Subject: File Number SR-NYSE-2004-13
I am very concerned about the intent of File No SR-NYSE-2004-13 vs. the interpretation of the this file (Rule 405A Non Managed Fee Based Accounts)
First,I would like to explain that I am a Senior Vice President at Smith Barney, and I have been for the past 37 years.
I have several NMFB accounts (Non Managed Fee Based Accounts)
I have read from cover to cover Rule 405A, dated June 22, 2005, and I feel Smith Barney's Compliance Department has interpreted this rule so far on the side of compliance that they have missed the most important part of the rule, and that is the retail customer.
Smith Barney's NMFB has a generic name of AssetOne. In the AssetOne pamphlet it states "behind every investment decision you make, you'll have the resources, research, and guidance of your Smith Barney Consultant. It goes on to talk about the other included free services, such as check writing, credit card, automatic funds transfer, on line web trading, free IRA, performance reports, etc, and concludes with, " your most valuable resource is your Financial Consultant who is always there to offer guidance and direction."
In reading Rule 405A I see references made to the following:
(1) The determination of appropriateness would take into consideration not only the cost incurred, but also program services, customer investment objectives, and customer preferences. 11 (C)
(2) 405A is intended to protect the interest of the retail customers. 11 (E)
(3) Use due diligence to learn the essential facts relative to every customer.11 (F)

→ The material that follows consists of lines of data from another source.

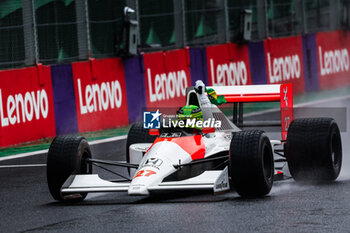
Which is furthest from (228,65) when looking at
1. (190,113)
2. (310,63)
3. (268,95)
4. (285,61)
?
(190,113)

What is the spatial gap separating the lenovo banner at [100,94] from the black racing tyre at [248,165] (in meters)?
8.58

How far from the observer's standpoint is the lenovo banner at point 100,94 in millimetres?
18219

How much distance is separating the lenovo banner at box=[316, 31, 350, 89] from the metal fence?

(4) The proposed rule "undervalues the attention given by a broker to his customer and the advice of the broker."111
(5) To protect investors and the public interest. V
(6) The rule does not require that the NYSE members generate "automatic exception reports"

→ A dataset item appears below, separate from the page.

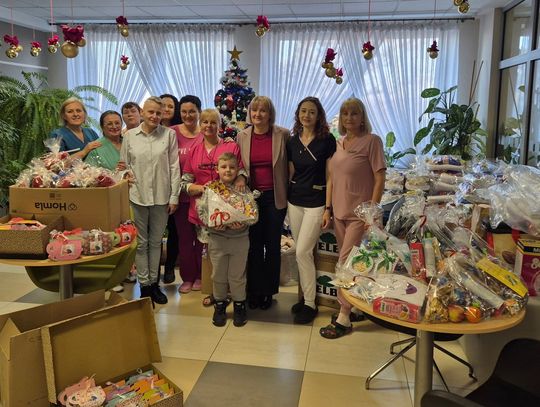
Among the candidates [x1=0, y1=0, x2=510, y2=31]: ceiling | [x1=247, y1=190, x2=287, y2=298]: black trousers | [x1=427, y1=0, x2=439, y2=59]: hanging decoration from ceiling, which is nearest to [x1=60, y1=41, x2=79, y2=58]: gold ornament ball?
[x1=247, y1=190, x2=287, y2=298]: black trousers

A few weeks ago, 8 of my clients received one of these " automatic exception reports " that stated in bold faced underlined letters, " You are strongly urged to consider removal from AssetOne." The letter was signed by my manager, but when I showed her a copy of it, she was aghast at the wording and tone of the letter. Obviously it was computer generated to the accounts that the computer deemed to have "under traded" in the past 12 months. It should be noted that these 8 clients had outperformed both the S & P 500 and the Dow Jones for the last 12 months and since the inception of their NMFB accounts. I don’t mean to sound like the next Warren Buffet, but their performance was entirely due to my guidance and advice. What went wrong that caused these clients to be sent this letter to remove their accounts from AssetOne?
In a nut shell, it was Smith Barney’s Compliance Department that took all of the harsh language from Rule 405A and neglected all the “protect the retail client” language. I can send a copy of Smith Barney’s Compliance Departments Highlights of Rule 405A, and you will see no reference to 6 items mentioned above.

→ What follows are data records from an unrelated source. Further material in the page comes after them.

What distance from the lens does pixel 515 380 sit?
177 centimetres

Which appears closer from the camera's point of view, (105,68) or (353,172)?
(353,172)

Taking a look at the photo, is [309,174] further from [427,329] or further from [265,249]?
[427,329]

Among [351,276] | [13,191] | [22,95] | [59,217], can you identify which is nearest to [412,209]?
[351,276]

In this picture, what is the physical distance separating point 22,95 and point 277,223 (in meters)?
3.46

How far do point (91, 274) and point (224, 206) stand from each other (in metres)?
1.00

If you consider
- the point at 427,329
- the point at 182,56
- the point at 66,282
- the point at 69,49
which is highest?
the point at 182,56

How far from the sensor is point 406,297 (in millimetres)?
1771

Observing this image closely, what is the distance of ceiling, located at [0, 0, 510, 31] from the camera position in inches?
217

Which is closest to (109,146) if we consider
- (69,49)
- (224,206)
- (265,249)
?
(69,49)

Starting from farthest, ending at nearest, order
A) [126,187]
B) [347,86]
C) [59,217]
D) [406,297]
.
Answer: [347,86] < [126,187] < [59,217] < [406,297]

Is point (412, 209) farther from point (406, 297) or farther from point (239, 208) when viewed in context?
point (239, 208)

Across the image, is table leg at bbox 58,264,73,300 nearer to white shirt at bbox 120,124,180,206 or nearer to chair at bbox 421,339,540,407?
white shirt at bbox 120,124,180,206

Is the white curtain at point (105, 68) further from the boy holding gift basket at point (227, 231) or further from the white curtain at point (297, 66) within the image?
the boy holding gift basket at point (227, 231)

I understand and support the intent of 405A, and I agree that NMFB accounts were abused by being under traded and under performing, but there are numerous accounts that may appear to have under traded, but have out preformed. Unfortunately, they are being all lumped together, and being penalized due to the short sightedness of Smith Barney’s Compliance.
When I questioned AssetOne on why Compliance took this myopic view, the explanation was that “making this (405A) an across the board enforcement, it would keep Smith Barney from paying regulatory fines and out of the newspaper headlines.” I think due diligence and protecting the retail client got throw out the window with that line of thinking.
I have performance figures, documents, and phone conversations to back up everything I have mentioned. I would also like to point out the top performing mutual funds for 5, 10, or 20 years, have one thing in common: low turn over. Buying good stocks and holding them is a good way for retail clients to make money, and using professional guidance is an asset, not a violation.